The 85-page study was commissioned by the Sierra Club, Audubon Naturalist Society, Chesapeake Bay Foundation, Environmental Defense, Coalition for Smarter Growth and Solutions Not Sprawl.
Instead of focusing solely on building a highway, the groups said, the state should study building more rail links, creating toll lanes with express bus service and shortening commutes by encouraging job development closer to homes, particularly in Prince George's. The options examined in the groups' study cost between $626,000 and $2 billion. The state has estimated that an intercounty connector would cost as much as $2.4 billion, not including financing costs.
Stewart Schwartz, of the Coalition for Smarter Growth, said the state's environmental impact study "started with their concern that they want to build a new highway" and overlooked alternatives.
The state is studying three options: building a highway along one of two routes or not building it at all. Maryland Transportation Secretary Robert L. Flanagan said state and federal agencies, including environmental agencies, agreed to limit the study to those proposals.
"What they're promoting -- improving transit, balancing development so jobs are closer to where people live, and improving the local road network -- are all things we support," Flanagan said. "Where we differ is we think those should be done in addition to building the ICC. . . . We need all these improvements."
The state released a draft of the environmental impact statement in November. The study examines the two proposed routes, which would link Interstate 270 near Gaithersburg and Interstate 95 near Laurel. State officials are scheduled to choose one in the spring. Gov. Robert L. Ehrlich Jr. (R) has said he wants to break ground next year.
But Schwartz and other environmentalists said they want the state to consider first the non-highway options they reviewed with help from Smart Mobility Inc., a Vermont traffic engineering firm. For example, the groups' study found, the state could spend $1.9 billion to build rail lines between Bethesda and College Park and between the Shady Grove Red Line Metro station and Clarksburg. The same plan would convert existing lanes on the Beltway, I-95 and I-270 into high-occupancy toll lanes in which motorists could pay a toll to use free-flowing carpool lanes.

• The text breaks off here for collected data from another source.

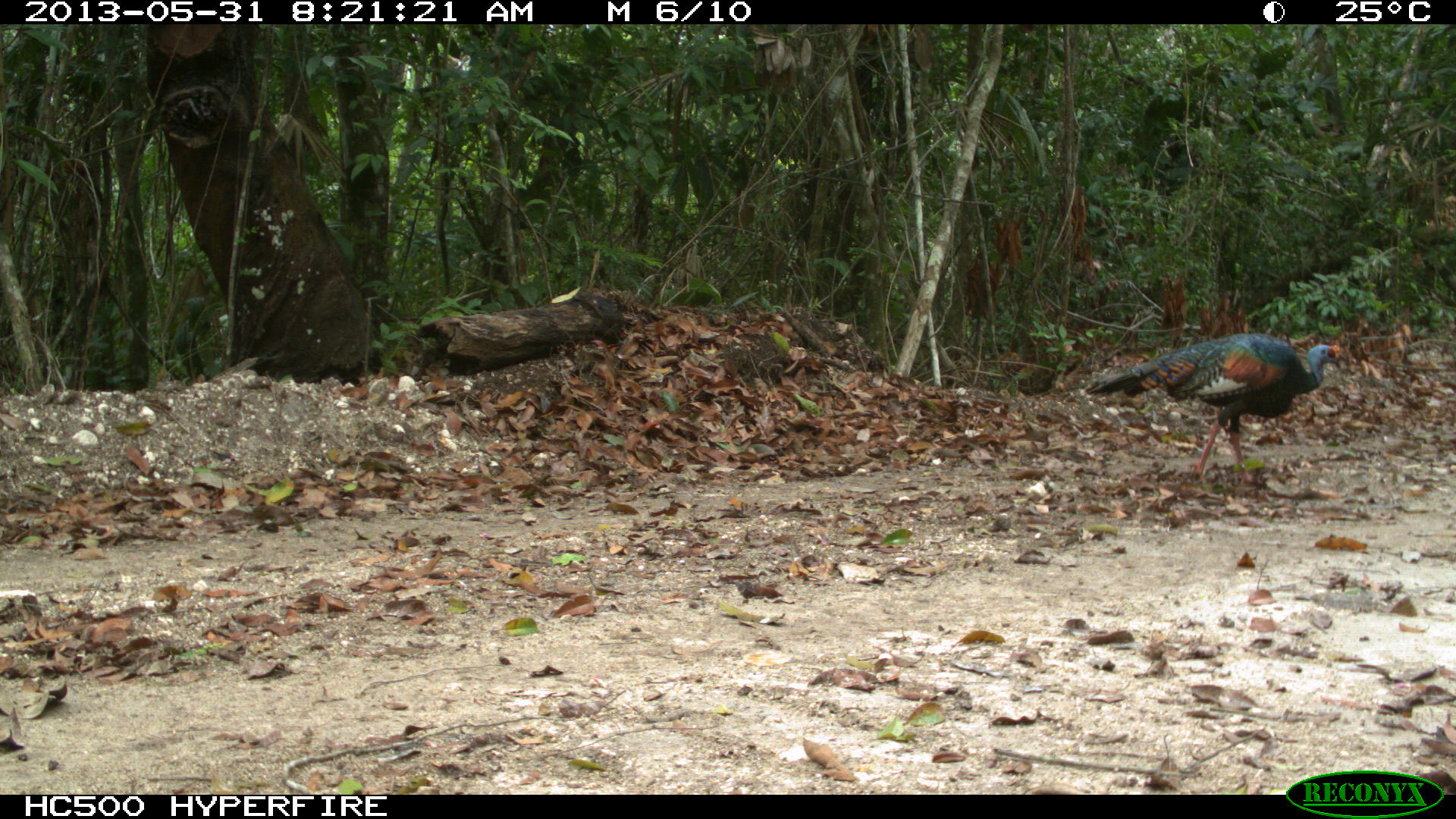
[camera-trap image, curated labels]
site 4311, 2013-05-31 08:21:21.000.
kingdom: Animalia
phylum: Chordata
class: Aves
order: Galliformes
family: Phasianidae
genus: Meleagris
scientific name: Meleagris ocellata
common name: ocellated turkey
Meleagris ocellata (ocellated turkey), count 1, sex male.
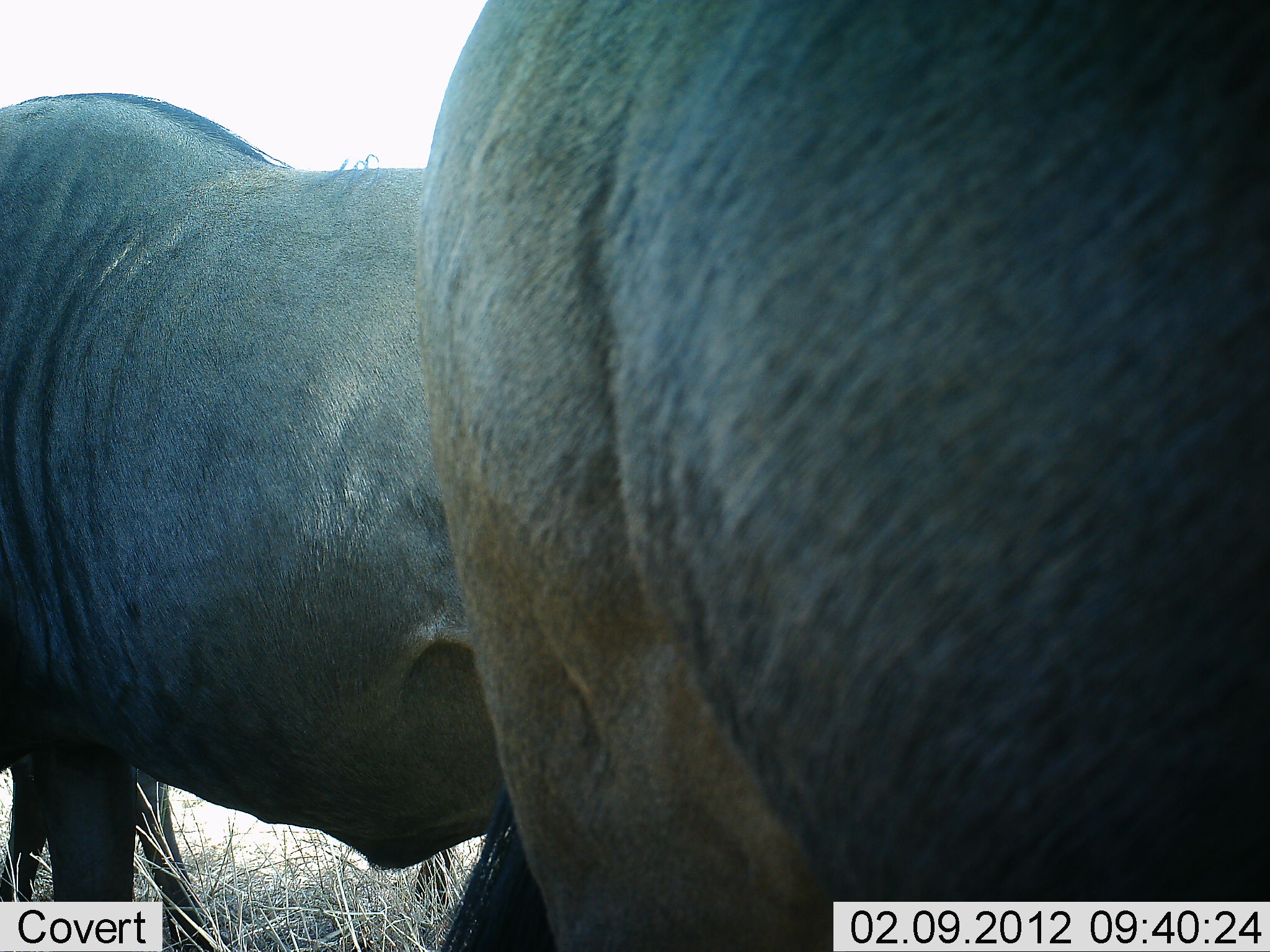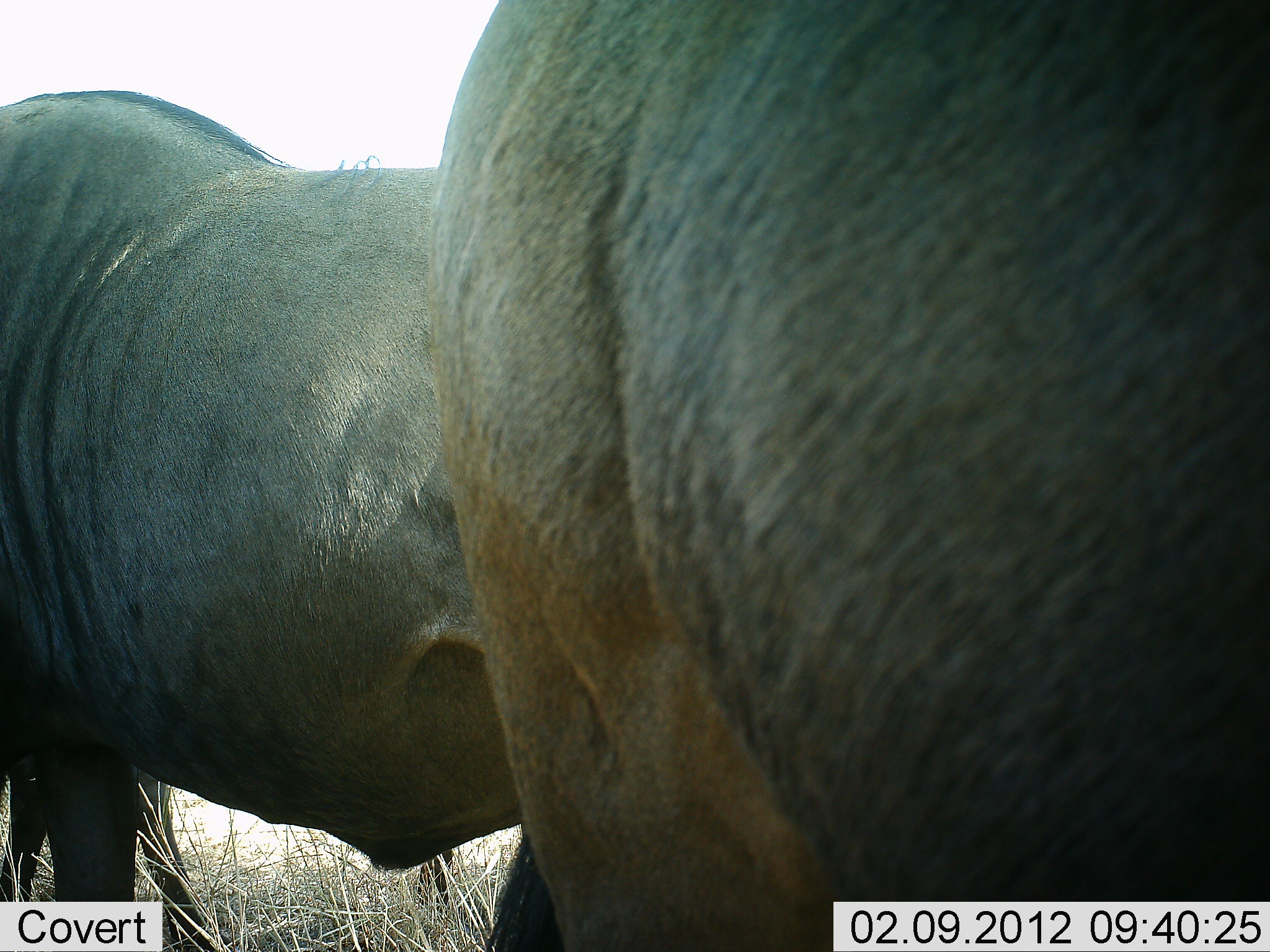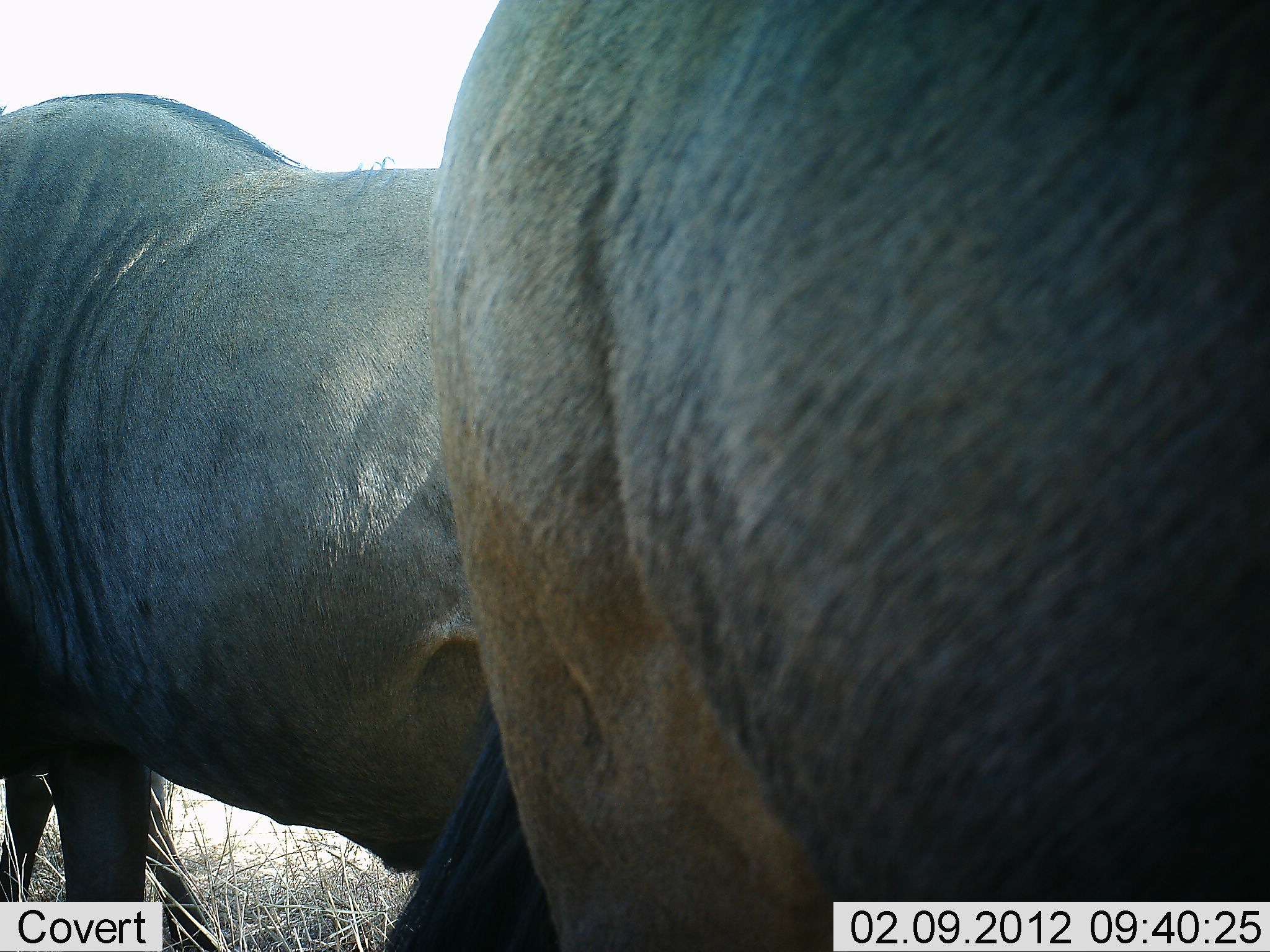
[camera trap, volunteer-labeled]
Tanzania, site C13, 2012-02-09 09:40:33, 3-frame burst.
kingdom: Animalia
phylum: Chordata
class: Mammalia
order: Artiodactyla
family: Bovidae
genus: Connochaetes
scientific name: Connochaetes taurinus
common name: blue wildebeest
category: wildebeest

More buses would provide express service, and Prince George's residents would have shorter commutes as the number of jobs in the county grows, according to the groups' study.
Compared with a new highway, the study states, the proposals would cut the amount of time people spent in traffic, reduce congestion on local roads and create less smog -- all for less money.
Flanagan said previous research has shown that a light-rail line would not carry as many people or move goods as reliably as a highway would. A highway, combined with new express bus service, also would generate more jobs, reduce collisions on crowded side roads and save more driving time, Flanagan said.
"The benefits of a [connector] far exceed the costs of building it," Flanagan said.
Schwartz said the environmental groups will ask state officials to expand the impact study to consider transit and other alternatives. If the state doesn't, he said, "We have legal options."
Flanagan said he has no plans to expand the study.
"We'll certainly consider all their proposals," he said, "but we're not going to accept a proposal that would do nothing but delay construction of a highway."